Hi Jeroen,
My interpretation (well not just mine, we did have discussions about this in
our group)
wrt to restrict handling, is that the use of decrypt/encrypt
triggers undefined behavior.
Yes, that is exactly what I am pushing back against.
I cannot see a
reading
of the standard where this is UB. I also don't think it is the intention of
the
standard to make this UB. Note that the line I showed could be very far away
from the 'restrict' annotation. Basically if this is UB then a 'restrict'
pointer cannot be passed to other functions unless we know exactly that they
do
not do ptr-to-int casts.
Sure, this might be a liberal reading of that sentence wrt to restrict.

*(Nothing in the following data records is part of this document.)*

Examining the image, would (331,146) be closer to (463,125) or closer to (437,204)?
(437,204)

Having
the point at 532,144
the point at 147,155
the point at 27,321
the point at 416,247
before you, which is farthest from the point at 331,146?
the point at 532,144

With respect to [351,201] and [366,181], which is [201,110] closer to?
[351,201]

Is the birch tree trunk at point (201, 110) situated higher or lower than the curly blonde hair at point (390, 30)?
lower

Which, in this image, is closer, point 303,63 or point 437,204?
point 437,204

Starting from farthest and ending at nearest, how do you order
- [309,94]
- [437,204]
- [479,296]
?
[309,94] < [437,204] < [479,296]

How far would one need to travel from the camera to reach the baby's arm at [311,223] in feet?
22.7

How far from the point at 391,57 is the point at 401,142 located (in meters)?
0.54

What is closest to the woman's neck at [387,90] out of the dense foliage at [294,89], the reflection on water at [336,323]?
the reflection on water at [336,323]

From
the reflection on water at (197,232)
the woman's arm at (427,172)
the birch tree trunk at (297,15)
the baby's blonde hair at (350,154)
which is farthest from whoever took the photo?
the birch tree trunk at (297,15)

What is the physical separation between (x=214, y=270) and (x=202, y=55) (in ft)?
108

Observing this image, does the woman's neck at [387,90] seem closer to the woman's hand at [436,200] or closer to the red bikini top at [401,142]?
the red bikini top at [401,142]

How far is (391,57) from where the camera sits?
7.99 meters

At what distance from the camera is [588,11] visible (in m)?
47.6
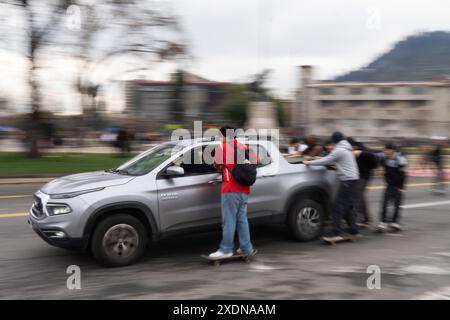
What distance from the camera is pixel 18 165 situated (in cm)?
2008

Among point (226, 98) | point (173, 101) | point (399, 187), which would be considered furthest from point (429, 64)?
point (399, 187)

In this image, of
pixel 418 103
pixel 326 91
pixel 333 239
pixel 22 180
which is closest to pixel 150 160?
pixel 333 239

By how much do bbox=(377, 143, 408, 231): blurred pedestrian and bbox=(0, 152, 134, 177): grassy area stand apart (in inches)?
535

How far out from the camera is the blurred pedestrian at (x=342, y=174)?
7598mm

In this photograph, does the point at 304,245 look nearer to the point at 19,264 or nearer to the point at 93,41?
the point at 19,264

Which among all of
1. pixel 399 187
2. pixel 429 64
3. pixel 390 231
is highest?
pixel 429 64

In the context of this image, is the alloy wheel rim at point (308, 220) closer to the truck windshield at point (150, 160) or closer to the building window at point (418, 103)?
the truck windshield at point (150, 160)

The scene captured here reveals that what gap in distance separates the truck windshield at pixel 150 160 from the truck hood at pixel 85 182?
0.23 m

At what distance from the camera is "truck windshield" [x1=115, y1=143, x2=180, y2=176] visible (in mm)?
6676

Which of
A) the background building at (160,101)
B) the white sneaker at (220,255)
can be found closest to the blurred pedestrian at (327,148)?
the white sneaker at (220,255)

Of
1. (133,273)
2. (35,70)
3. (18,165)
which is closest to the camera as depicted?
(133,273)

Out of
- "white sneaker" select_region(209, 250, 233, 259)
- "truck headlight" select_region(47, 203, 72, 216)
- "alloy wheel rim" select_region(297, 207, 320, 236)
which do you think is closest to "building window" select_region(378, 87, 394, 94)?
"alloy wheel rim" select_region(297, 207, 320, 236)

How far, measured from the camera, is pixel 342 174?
7.63m

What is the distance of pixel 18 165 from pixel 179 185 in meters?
15.7
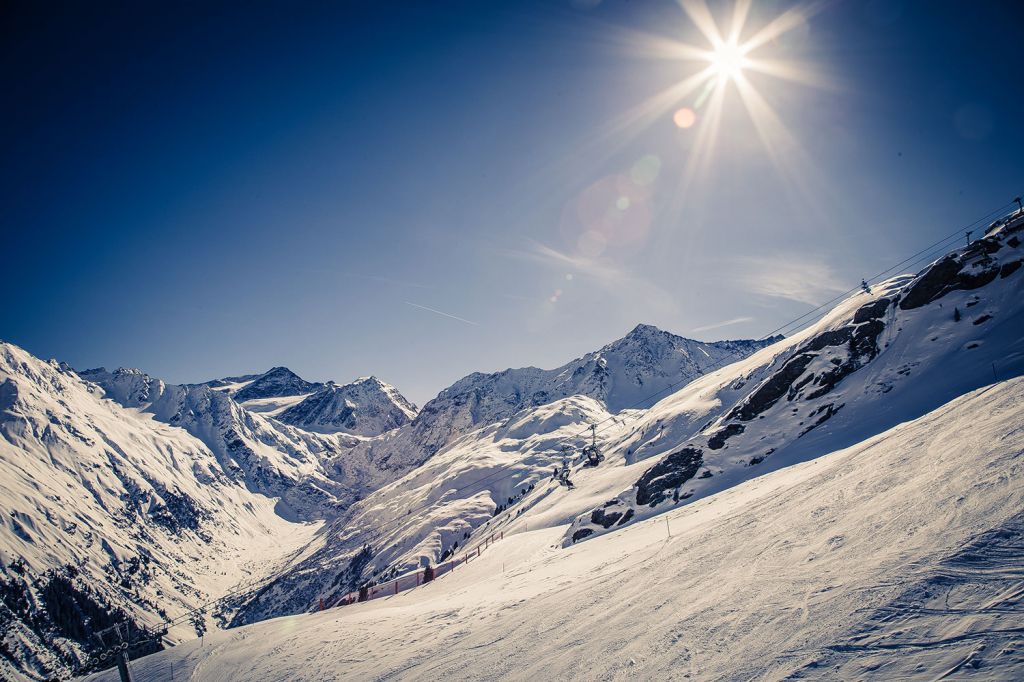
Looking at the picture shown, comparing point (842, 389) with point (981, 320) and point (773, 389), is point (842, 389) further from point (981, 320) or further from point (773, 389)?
point (981, 320)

And that is how it is done today in the full restrict patches, but of course,
that does not mean that this is where we need to settle on when including the
functionality. It is good to have the reviews that steer us to a solution that
is more broadly applicable.
Fair enough. The standard is certainly not as unambiguous as one would hope.

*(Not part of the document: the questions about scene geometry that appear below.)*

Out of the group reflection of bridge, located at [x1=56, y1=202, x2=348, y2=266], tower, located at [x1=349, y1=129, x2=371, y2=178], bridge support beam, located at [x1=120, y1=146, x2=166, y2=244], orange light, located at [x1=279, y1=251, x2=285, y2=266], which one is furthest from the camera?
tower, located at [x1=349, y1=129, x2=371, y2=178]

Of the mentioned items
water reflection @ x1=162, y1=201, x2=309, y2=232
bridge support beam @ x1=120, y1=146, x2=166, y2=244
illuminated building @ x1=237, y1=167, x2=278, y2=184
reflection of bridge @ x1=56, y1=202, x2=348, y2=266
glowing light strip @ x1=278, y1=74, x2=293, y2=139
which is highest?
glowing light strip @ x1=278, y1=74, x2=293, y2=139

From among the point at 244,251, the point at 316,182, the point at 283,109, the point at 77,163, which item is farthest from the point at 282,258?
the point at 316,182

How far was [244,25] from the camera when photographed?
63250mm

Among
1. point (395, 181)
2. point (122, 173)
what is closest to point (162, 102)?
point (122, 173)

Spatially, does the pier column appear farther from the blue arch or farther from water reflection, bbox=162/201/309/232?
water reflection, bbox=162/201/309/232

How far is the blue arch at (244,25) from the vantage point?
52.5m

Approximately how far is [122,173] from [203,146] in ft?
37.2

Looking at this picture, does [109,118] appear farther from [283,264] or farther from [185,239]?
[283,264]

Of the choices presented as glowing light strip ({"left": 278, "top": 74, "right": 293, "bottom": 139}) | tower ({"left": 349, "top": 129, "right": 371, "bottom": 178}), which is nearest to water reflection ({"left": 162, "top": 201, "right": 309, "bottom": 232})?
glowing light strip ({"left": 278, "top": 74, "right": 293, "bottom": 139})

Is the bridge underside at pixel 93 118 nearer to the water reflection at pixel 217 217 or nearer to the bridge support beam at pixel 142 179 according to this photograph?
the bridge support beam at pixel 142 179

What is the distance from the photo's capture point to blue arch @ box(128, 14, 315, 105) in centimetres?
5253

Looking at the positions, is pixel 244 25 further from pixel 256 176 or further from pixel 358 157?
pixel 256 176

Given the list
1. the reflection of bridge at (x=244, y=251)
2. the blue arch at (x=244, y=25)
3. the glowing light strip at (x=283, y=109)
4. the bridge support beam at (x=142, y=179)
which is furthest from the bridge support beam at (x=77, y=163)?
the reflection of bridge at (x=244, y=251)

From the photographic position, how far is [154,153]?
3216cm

Having suffered from an endless stream of 'noalias' bugs on the Rust side, I am very excited that this part of LLVM is being overhauled. 

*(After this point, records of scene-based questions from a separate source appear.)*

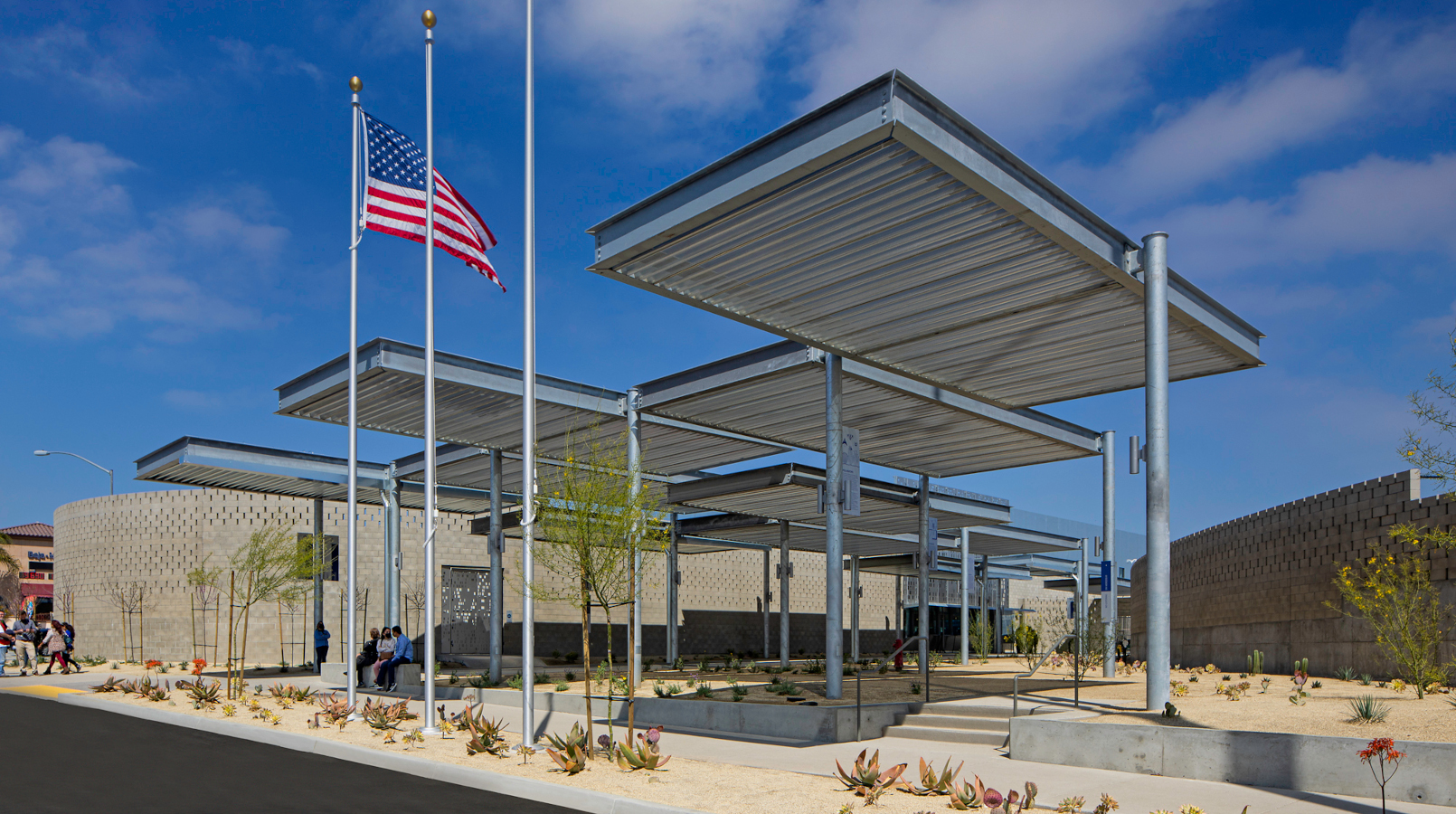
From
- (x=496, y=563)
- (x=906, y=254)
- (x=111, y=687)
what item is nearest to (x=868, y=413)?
(x=906, y=254)

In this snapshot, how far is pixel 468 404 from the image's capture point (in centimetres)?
2011

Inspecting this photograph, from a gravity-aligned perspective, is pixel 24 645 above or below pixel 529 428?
below

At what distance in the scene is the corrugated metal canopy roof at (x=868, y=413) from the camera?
17.7m

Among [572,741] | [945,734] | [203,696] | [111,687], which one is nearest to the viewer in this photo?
[572,741]

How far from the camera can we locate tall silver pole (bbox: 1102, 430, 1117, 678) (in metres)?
20.8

I was hoping at some point to delve into those restrict patches and try to understand them from a PL/semantics perspective, but so far I haven't had the time -- and it's also a large patchset, much of which naturally is about the implementation (which I can't really follow) and not about the high-level description of the LLVM IR spec that makes the new analyses correct.
When/if I find some time -- what would be a good starting point to try to understand the concepts of those patches without having to understand the C++ details?
Now that we are going over the different pieces of the implementation and
see how we can use
them in a broader context, the situation is different: instead of just
tracking
the 'restrict/noalias' provenance, we now want to use that part of the
infrastructure to
track provenance in general. Because of that, it also makes sense to
reconsider what 'policy'
we want to use. In that context, mapping a 'int2ptr' to a
'add_provenance(int2ptr(%Decrypt), null)'
indicating that it can point to anything makes sense, but is still
orthogonal to the infrastructure.
That is not sufficient though. You also need to know that the provenance of
the
'restrict'ed pointer can now be acquired by other pointers created literally
anywhere via int2ptr. *That* is what makes this so tricky, I think.
int foo(int *restrict x) {
*x = 0;
unk1();
assert(*x == 0); // can be optimized to 'true'
unk2((uintptr_t)x);
assert(*x == 0); // can *not* be optimized to 'true'
}
Also for restrict, escape analysis must be done. So also this case can be handled.
Sure, smarter analyses can handle the easy cases, but I was asking about what part of the spec of these operations forces the analysis to work like that. Defeating the analysis is not that hard, so here's another example:
static int foo(int *restrict x, uintptr_t y) {
*x = 0;
unk1();
assert(*x == 0); // can be optimized to 'true'
uintptr_t addr = (uintptr_t)x;
if (addr == y)
unk2(addr);
assert(*x == 0); // can *not* be optimized to 'true'
}
Now we do GVN integer replacement:
static int foo(int *restrict x, uintptr_t y) {
*x = 0;
unk1();
assert(*x == 0); // can be optimized to 'true'
uintptr_t addr = (uintptr_t)x;
if (addr == y)
unk2(y);
assert(*x == 0); // can *not* be optimized to 'true'
}
Now let us assume there is exactly one call site of this function (and foo is static so we know it can't be called from elsewhere, or maybe we are doing LTO), which looks like
foo(ptr, (uintptr_t)ptr);
This means we know that the "if" in "foo" will always evaluate to true, so we have
static int foo(int *restrict x, uintptr_t y) {
*x = 0;
unk1();
assert(*x == 0); // can be optimized to 'true'
uintptr_t addr = (uintptr_t)x;
unk2(y);
assert(*x == 0); // can *not* be optimized to 'true'
}
Now we can (seemingly) optimize away the "addr" variable entirely -- but at that point, there is no clue left for escape analysis to know that "unk2" might legally mutate "x".
That's why I am saying that with 'restrict', we have to treat ptr-to-int casts as side-effecting, and cannot optimize them away even if their result is unused.
They *always* have an "escape" effect, no matter what happens with their result.
Kind regards,
Ralf